Football wages are a ridiculously easy target – whether it’s the high wages paid by Chelsea and then Manchester City, the astronomical wage bills of Barcelona and Real Madrid fueled by unequal TV deals or the retirement homes that front as football clubs in Eastern Europe and the Middle East, football wages have steadily increased in the last 20-25 years.
But by how much? And is the growth spread evenly across all tiers of the game or concentrated at the highest level? You may already know the answer to that question, but even then the numbers below are eye-opening.
The data is taken from sportingintelligence.com (who have used their own research + an official PFA document detailing basic wages for the last 25 years) – here are some highlights:
- In 1984-85, top division players in England earned a basic average of £480 per week (£25,000 a year), which was more than double what the average worker earned, and which was three times as much as players earned in the Fourth Division. Today the difference is 30 times as much.
- In 1984-85, according to the PFA’s data, the average basic wage in the First Division – as the top division was then called – was £24,934 a year, or about two and a half times the average working man’s salary. With bonuses, it would have been around £36,000, perhaps more.
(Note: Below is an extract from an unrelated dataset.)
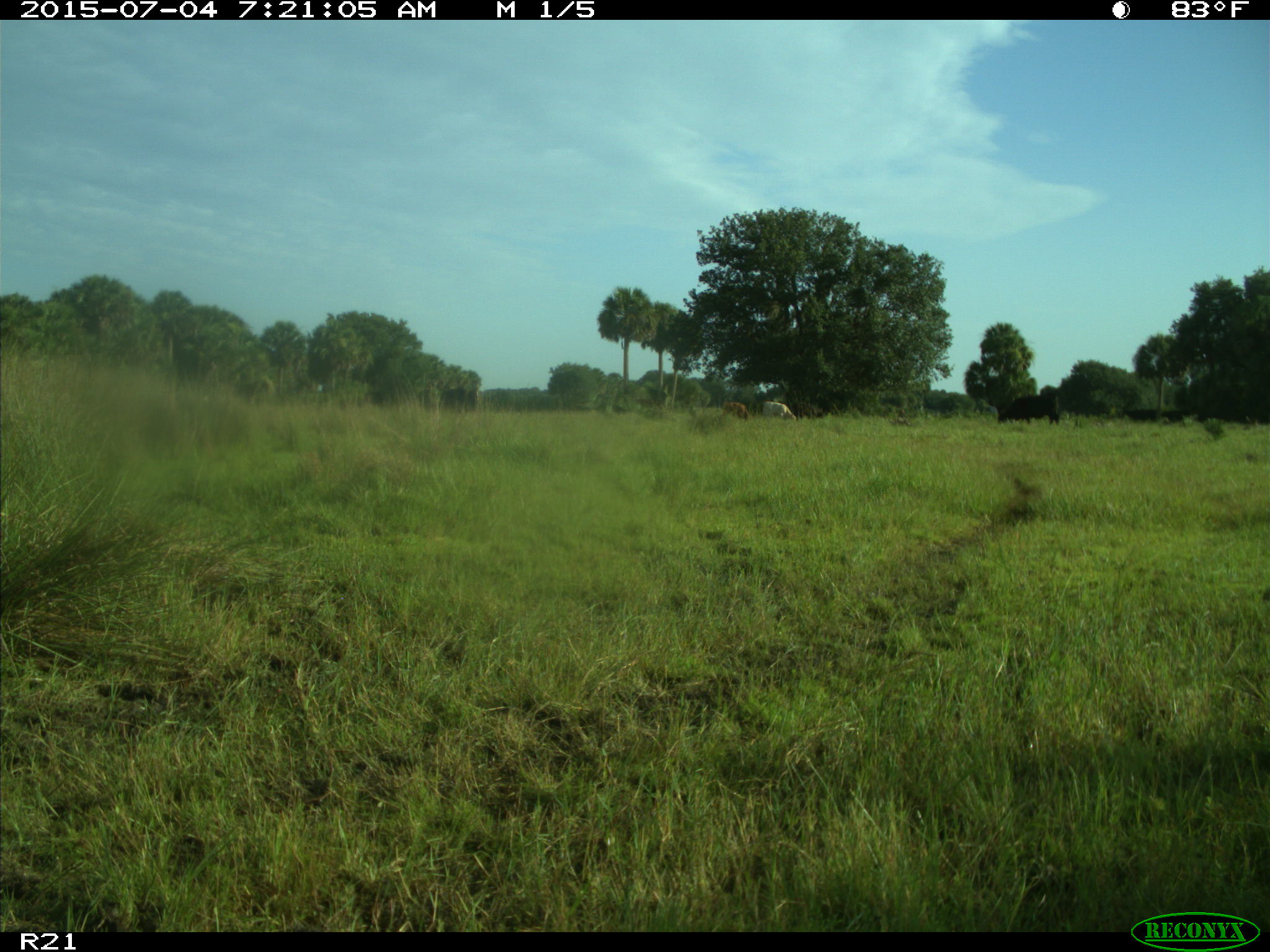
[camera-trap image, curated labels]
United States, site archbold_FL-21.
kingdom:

- In 2009-10, the average basic Premier League wage was £1.16m and the average take-home pay was £1.76m.
- In the Premier League, double-digit annual growth has been the norm in most years of the competition’s history. The biggest single leap was the 28.52 per cent year-on-year growth between 1996-97 and 1997-98. This was due to a new TV deal kicking in.
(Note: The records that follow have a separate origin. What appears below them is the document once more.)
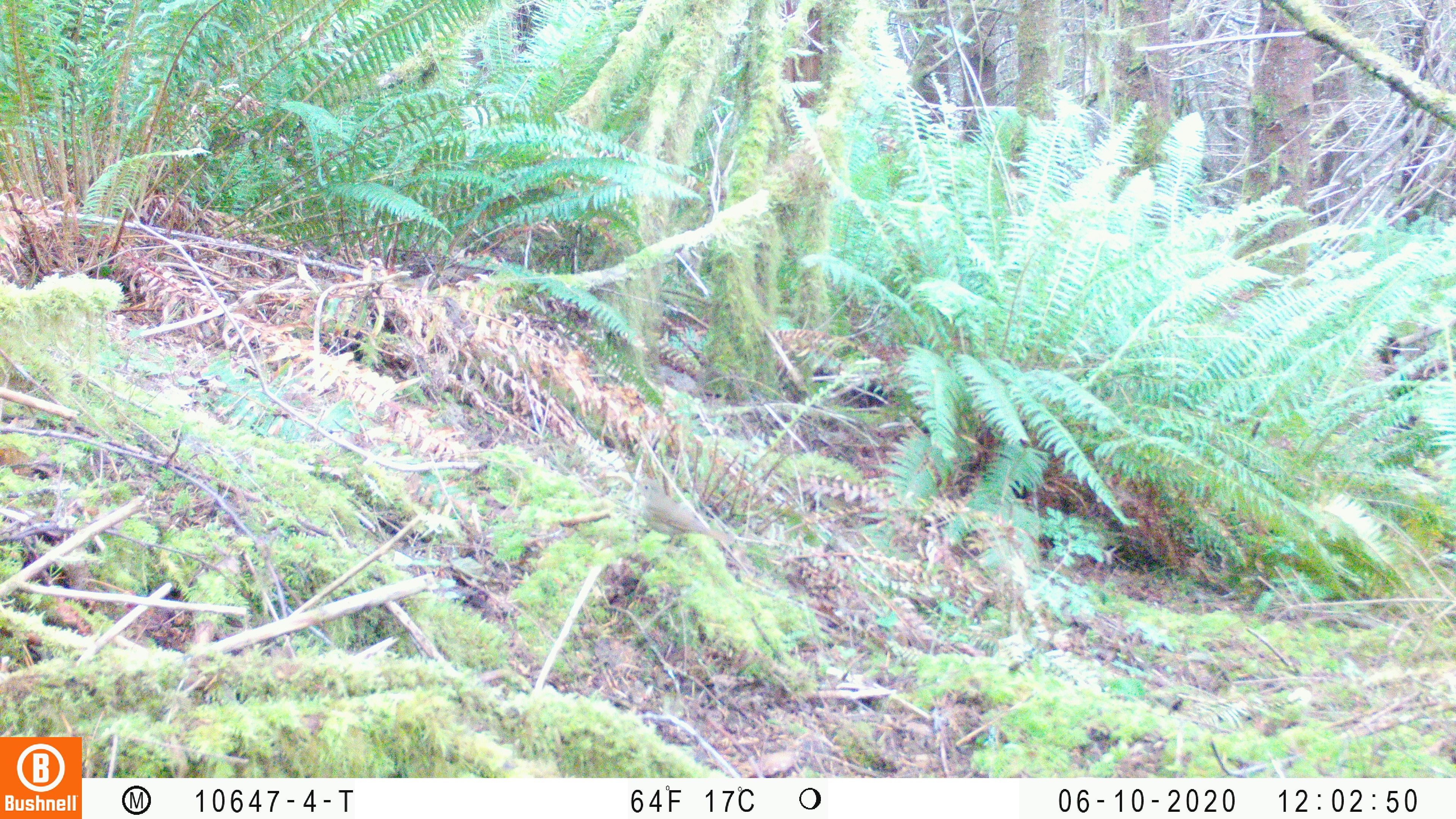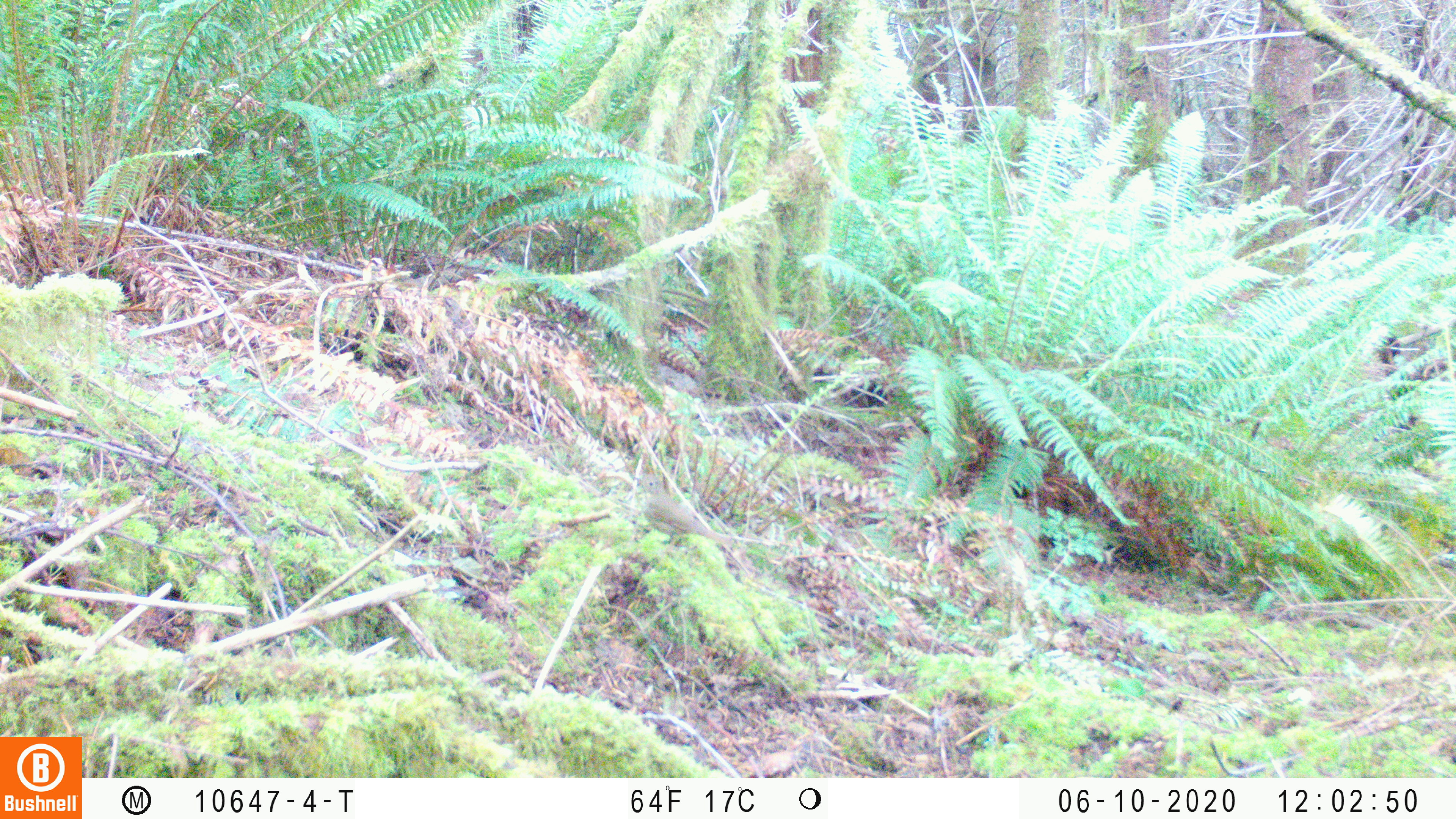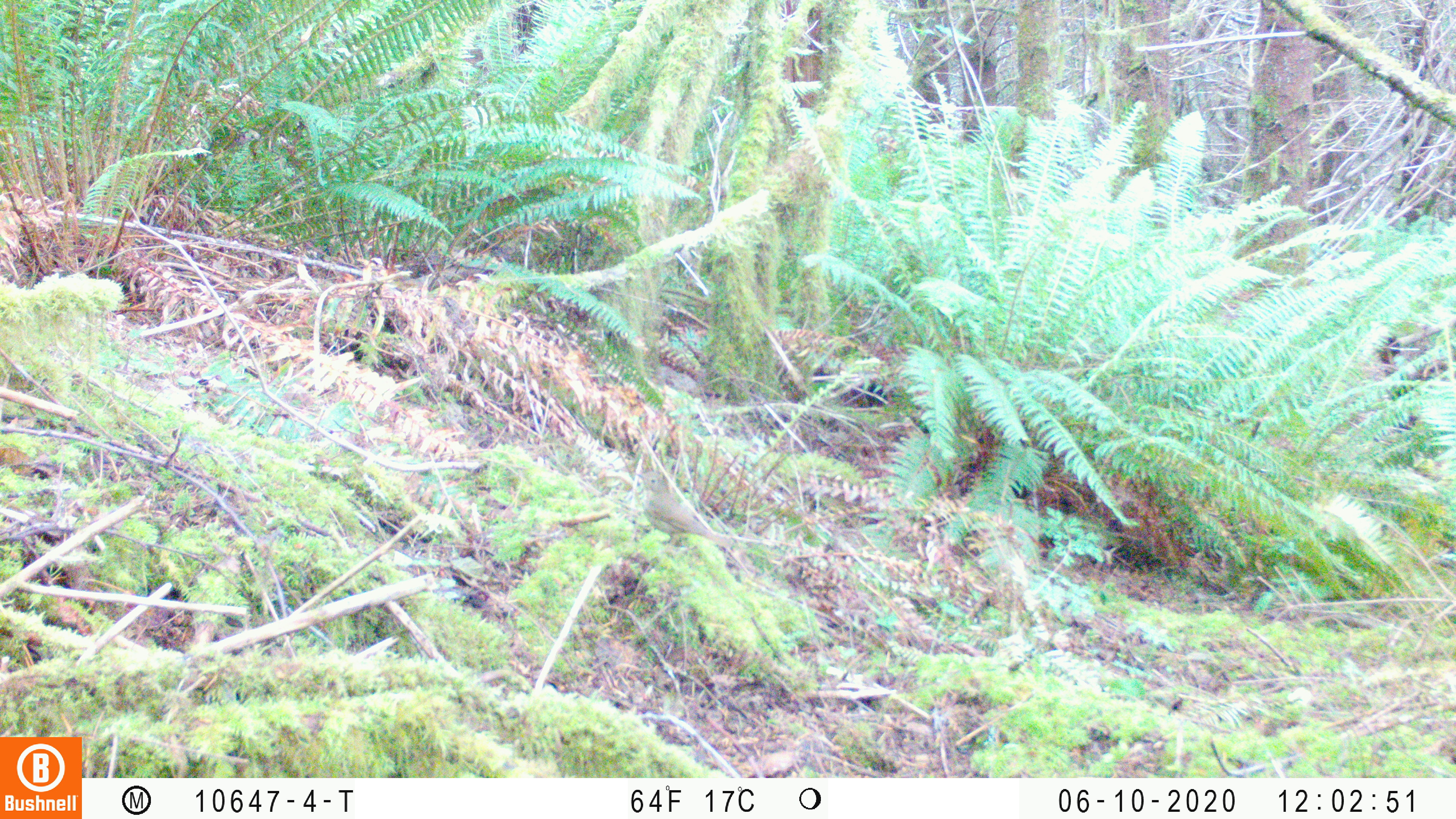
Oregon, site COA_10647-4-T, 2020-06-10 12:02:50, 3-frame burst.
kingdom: Animalia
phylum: Chordata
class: Aves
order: Passeriformes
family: Turdidae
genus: Catharus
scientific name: Catharus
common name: brown thrushes and nightingale-thrushes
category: catharus species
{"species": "catharus species (brown thrushes and nightingale-thrushes) (Catharus)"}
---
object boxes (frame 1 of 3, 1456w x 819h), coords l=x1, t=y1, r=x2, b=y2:
catharus species: l=631, t=475, r=739, b=549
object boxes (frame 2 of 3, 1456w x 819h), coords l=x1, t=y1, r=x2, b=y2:
catharus species: l=637, t=466, r=744, b=558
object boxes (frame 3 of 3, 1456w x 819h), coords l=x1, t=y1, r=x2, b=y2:
catharus species: l=631, t=465, r=739, b=557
- TV cash has fueled players’ pay rises in the Premier League era. The first Premier League deal was over five years (1992-97), then next over four years (1997-2001), and the deals have been three years each since then (2001-04, 2004-07, 2007-10 and 2010-13 currently).
- The average annual basic salary in the Championship in 2009-10 was £211,068, in League One it was £73,320 and in League Two it was £38,844.
- Top division footballers now earn 46 times as much as they did in 1984-85
- Those in the Championship earn only 14 times as much as their counterparts.
- In League One the figure is six and a half times as much. In League Two the figure is 4.6 times as much.
- The average working man earns about three times as much.
Note: The numbers represent basic pay; wages typically increase by 50 to 100 per cent with appearance money and bonuses.
On the other hand, football ticket prices have increased by almost as much as 30 times in certain cases (looking at cheapest tickets / season tickets at Manchester United and London clubs).
And if you look at the commercial revenues generated by US sports, it’s evident that football, a more global sport, has still some way to go before it can reach it’s financial peak. So expect the TV deals, player wages and ticket prices to keep rising.